Bryson has humour and a knack for metaphor on his side - two things that Ruth McKernan also uses to great effect. "Streptococcus is the Julie Burchill of bacteria, " she writes. "Just when you think that every possible vitriolic tack has been taken, lo and behold, out it comes with a new one. And even though you might not appreciate exactly what it does in the world, you can't stop yourself from admiring its versatility and skill."
Unlike Bryson, McKernan is a scientist - a neuroscientist to be precise - who works in drug discovery for a pharmaceutical multinational. Science was an interest she shared with her late father, the eponymous Billy, and it was his illness and death that inspired her to write the book.
The result is an intriguing mix of family memoir and medical fact. She uses each chapter to discuss a different topic - including memory, consciousness, stem cells and genes - in relation to Billy's illness. He contracts septicaemia, then MRSA (if streptococcus is Julie Burchill, then MRSA is Osama bin Laden), and is also suffering from chronic lymphocytic leukaemia (CCL) , which eventually leads to his death.
It's a brave undertaking, juxtaposing medical science - which, by its very nature, is sterile and faceless - with that most personal of emotions, grief. The mix makes for a somewhat strange pace - the scientific bits are inevitably harder to wade through - but ultimately each provides relief from the other (at least within the narrative if not in real life). When you find yourself getting bogged down in amygdala, apoptosis and aminobutyric acid, along comes a family snapshot to lighten things up: teenage summers spent manning the pea line for Smedleys in Blairgowrie or the way that Billy would rub his Saturday morning stubble against Ruth's cheek as a child to make her laugh.
It is Ruth's dilemma that is at the heart of the book: is it better or worse to understand what's happening to her father? Is she first and foremost a scientist or a daughter? She knows how the brain works - and does an admirable job of explaining its complexities to the layperson - but that also means she is unable to accept doctors' reassurances at face value and constantly questions their diagnoses and prognoses, scrutinising her father for any sign of decline.
She is determined to care for him, at the expense of her own family life and career, and see that his three wishes are granted before he dies: to revisit his boyhood home in Perthshire and holiday home in Florida, and to see his self-made company reach its silver jubilee.
Ruth also struggles to reconcile what she knows about the human brain - that everything we experience is the result of electrical impulses and chemical reactions - with what she feels. How can the depth of love she has for her father be explained away by neurones and synapses? And where is the essence of the man; how do nature and nurture combine to make him the person he was - and therefore the person she is?

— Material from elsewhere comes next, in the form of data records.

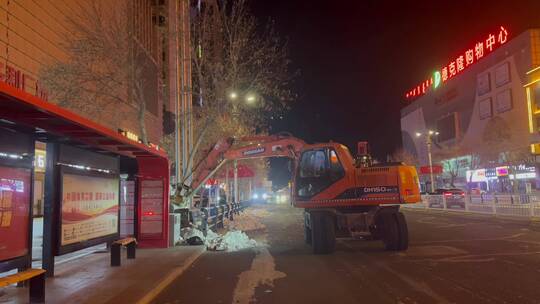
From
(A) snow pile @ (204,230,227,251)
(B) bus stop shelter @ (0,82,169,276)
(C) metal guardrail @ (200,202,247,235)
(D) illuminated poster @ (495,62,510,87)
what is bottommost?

"While Billy lay dying, I sought solace in science, " she says. "But being a scientist spared me nothing; it provided no shield against fate, no defence against grief. Knowing how emotion affects memory could not keep out the vision of those last few breaths. Knowing how genes and development together mould personality could not make me love my father more."
For a scientist McKernan is surprisingly poetic. At times she has a tendency to venture slightly too far into the saccharine, but this is understandable when you consider the enviably close relationship she shared with her father. She also skilfully paints a picture of the man he was in relatively few pages, and you even end up regretting you never met him yourself. Here was no saint, but a bright man with a loving family and a multi-million-pound business. Not bad for a wee boy from Blairgowrie, as he would say.